A global and regional analysis was performed on all medicines collected and tested from 2003 to 2012, using the data that are publicly available in MQDB with the addition of unpublished information detailing reasons for failure, and additional data from 2013, which has not yet been publically released. The study team collated all results using Microsoft Excel 2010 to produce descriptive statistics.
Results
Distribution of samples.
For the period of 2003–2013, data were compiled on 15,063 medicine samples collected and tested in 17 countries throughout Africa,‡ Asia,¶ and South America.§ As shown in Table 1, data collected during the period 2003–2007 were almost exclusively from Asia. Submission of data from medicines quality monitoring (MQM) activities in South America and Africa began in 2008 and 2009, respectively. None of the 17 countries, with the exception of Cambodia, have consistently collected and tested medicines between 2003 and 2013. Thailand and Peru were the least consistent in reporting data to MQDB.
Table 1.
Country | 2003 | 2004 | 2005 | 2006 | 2007 | 2008 | 2009 | 2010 | 2011 | 2012 | 2013 |
---|---|---|---|---|---|---|---|---|---|---|---|
Asia | |||||||||||
Cambodia | X | – | X | X | X | X | B | X | X | X | – |
Vietnam | X | X | X | X | X | X | X | X | X | B | B |
Laos | X | X | X | X | X | X | X | B | B | ||
Thailand | – | X | X | – | – | X | X | – | – | B | – |
Philippines | – | – | – | – | – | – | X | X | B | B | – |
Indonesia | – | – | – | – | – | – | – | – | – | – | B |
Myanmar | – | – | – | – | – | – | – | – | – | – | B |
China (Yunnan Province) | – | – | X | – | – | – | – | – | – | – | – |
Africa | |||||||||||
Ghana | – | – | – | – | – | – | X | X | X | B | B |
Kenya | – | – | – | – | – | – | – | X | B | B | – |
Mozambique | – | – | – | – | – | – | – | – | – | X | B |
Liberia | – | – | – | – | – | – | – | – | – | – | B |
Ethiopia | – | – | – | – | – | – | – | – | – | X | B |
South America | |||||||||||
Guyana | – | – | – | – | – | X | X | X | X | – | – |
Peru | – | – | – | – | – | X | – | X | – | – | – |
Colombia | – | – | – | – | – | X | X | X | – | – | – |
Ecuador | – | – | – | – | – | – | X | – | – | – | – |
B = data submitted and analyzed for this paper; however, as of July 2014, the data were not yet entered into medicines quality database (MQDB), and therefore were not publicly available.

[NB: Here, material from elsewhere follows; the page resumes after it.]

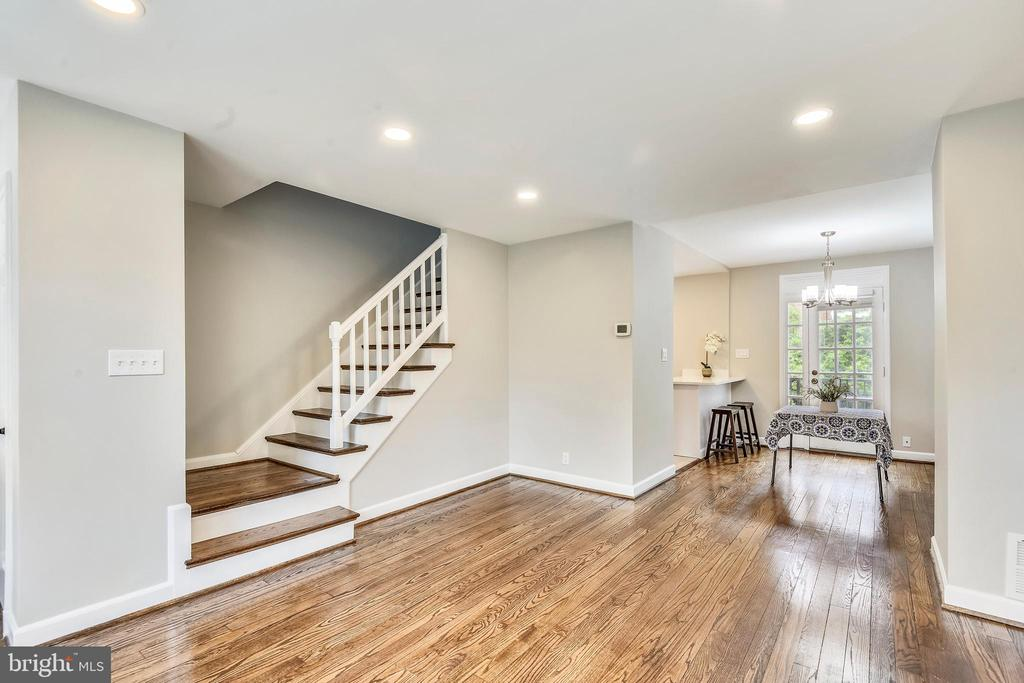 Recessed lighting makes this space POP! - 4833 28TH ST S #A, ARLINGTON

Figure 1 and Table 2 show the distribution of data spanning the period of 2003–2013 by region. Of the total 15,063 samples, 71.3% were from Asia, 22.4% from Africa, and 6.3% from South America. As shown in Figure 2 , antimalarial medicines represent about half of the entries in the database.
Table 2.
Region | Total samples | Number of substandard samples | Substandard rate (%) |
---|---|---|---|
Africa | 3,371 | 350 | 10.4 |
Asia | 10,737 | 307 | 2.9 |
South America | 955 | 110 | 11.5 |
Number of substandard samples and rate are indicated.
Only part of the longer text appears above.